Tout ce qui l'aurait attaché à son monde d'origine — sa famille bien-aimée, ses proches amis, et par-dessus tout sa chère Chiiko — tout avait disparu.

Alors, en réponse à la question de Giuseppe, Tatsumi hocha la tête avec résolution.

Quelqu'un frappa à la porte depuis l'extérieur du salon.

En réponse, Giuseppe s'enquit, et une voix de jeune femme se fit entendre.

« Votre Grâce, pardon d'interrompre votre conversation avec votre invité. Mais Lady Calcedonia est-elle présente ici ? »

« Oui, je suis là. »

« L'heure de votre sermon approche. Les fidèles sont déjà rassemblés à la chapelle. »

« Ah, maintenant que j'y pense, la cloche vient de sonner trois fois, non ? Je comprends. J'arrive immédiatement. »

Calcedonia répondit à la femme de l'autre côté de la porte.

Puis Calcedonia se leva et s'inclina devant Giuseppe et Tatsumi.

« Eh bien, Grand-père, Maître. À cause de mes devoirs, je vais prendre congé. »

« Oui, accomplir l'œuvre de dieu est aussi important. J'espère que tu ne te relâcheras pas de ce côté-là. »

« Eh bien alors Chiiko... Non, je suppose que ce n'est plus Chiiko maintenant... Heu. »

« Non, Chiiko ça va, Maître. Je veux que tu continues à m'appeler par ce nom. »

Une fois de plus, Calcedonia s'inclina rapidement et quitta le salon en silence.

En partant, ses joues étaient rougies, ce que son grand-père remarqua, mais comme toujours il se contenta d'un bref sourire sans rien dire.

Et ainsi Calcedonia quitta le salon, suivie de la prêtresse, en direction de la chapelle pour le sermon.

En chemin,

« Heu... Lady Calcedonia... ? »

« Oui, quo~i ? »

D'un air joyeux et d'un large sourire, Calcedonia se retourna en pivotant.

« Aujourd'hui, heu... je suis désolée d'être franche mais... il s'est passé quelque chose de bien ? »

La prêtresse était perplexe.

D'ordinaire, Calcedonia avait une expression réservée, mais maintenant son beau visage avait subi une métamorphose inhabituelle. Elle souriait constamment et répondait aux gens avec amabilité.

Elle traitait habituellement tout le monde de la même façon, avec un sourire froid. Même lors de ses sermons, elle avait toujours une attitude sévère et glaciale en prêchant sur Dieu.

Et cette Calcedonia froide, qui ressemblait toujours à une lame nue, était aussi un objet d'admiration pour de nombreux fidèles.
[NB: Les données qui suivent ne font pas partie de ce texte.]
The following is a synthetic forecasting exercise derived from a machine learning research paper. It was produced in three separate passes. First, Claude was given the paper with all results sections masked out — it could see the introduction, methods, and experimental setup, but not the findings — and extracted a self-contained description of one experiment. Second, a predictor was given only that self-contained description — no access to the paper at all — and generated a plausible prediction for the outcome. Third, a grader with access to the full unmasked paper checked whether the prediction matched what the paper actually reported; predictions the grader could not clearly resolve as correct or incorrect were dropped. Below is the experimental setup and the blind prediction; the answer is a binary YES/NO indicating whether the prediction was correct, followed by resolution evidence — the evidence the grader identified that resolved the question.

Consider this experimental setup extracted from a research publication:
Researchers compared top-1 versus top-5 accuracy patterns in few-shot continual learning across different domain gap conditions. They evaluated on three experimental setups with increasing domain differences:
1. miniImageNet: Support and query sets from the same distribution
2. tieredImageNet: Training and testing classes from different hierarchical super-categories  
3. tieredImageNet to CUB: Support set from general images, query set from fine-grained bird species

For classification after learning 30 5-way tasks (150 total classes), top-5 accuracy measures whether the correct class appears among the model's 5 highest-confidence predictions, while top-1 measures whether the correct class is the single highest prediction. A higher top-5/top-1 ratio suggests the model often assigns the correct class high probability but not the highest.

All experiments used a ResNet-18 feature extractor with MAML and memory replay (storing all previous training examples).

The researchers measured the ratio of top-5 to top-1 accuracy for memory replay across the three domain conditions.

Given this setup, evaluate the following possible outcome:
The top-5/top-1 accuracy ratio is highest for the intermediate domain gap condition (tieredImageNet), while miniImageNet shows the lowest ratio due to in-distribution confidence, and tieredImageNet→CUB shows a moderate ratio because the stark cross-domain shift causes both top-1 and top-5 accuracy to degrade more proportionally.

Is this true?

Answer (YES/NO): NO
Mais la Calcedonia d'aujourd'hui était différente.

Elle était inhabituellement joyeuse. Et sa façon de marcher frisait le sautillement.

Calcedonia et la prêtresse, sans être très proches, avaient une sorte d'amitié où elles échangeaient quelques mots de temps en temps.

En regardant Calcedonia, même pour la prêtresse il était facile de voir qu'elle était gaie et heureuse. Plutôt, elle était bien trop excitée.

C'est pourquoi elle avait posé cette question plus tôt.

Pourtant maintenant, la Calcedonia d'ordinaire froide et sévère, comme si elle était une jeune fille amoureuse, montrant une expression extrêmement timide, répondit à la prêtresse. C'était quelque chose d'inimaginable pour ceux qui la connaissaient.

Ses yeux portaient des traces de larmes de joie mais brillaient d'une lumière fiévreuse, et ses joues étaient rosées. Elle posa ses paumes sur ses joues comme pour les cacher. Pourtant, son regard s'était porté vers un lointain horizon.

« Parce que... il m'a acceptée. E-et aussi il... il a dit... que j'étais jolie... »

Calcedonia se tortillait de bonheur, une aura rose émanant d'elle.

Voyant la Calcedonia sous ses yeux, la prêtresse fut saisie et pensa :

— Oh non ! Si Lady Calcedonia parle devant les fidèles dans cet état, ça va tourner au fiasco. Parce que... les attentes des fidèles seraient totalement réduites en poussière.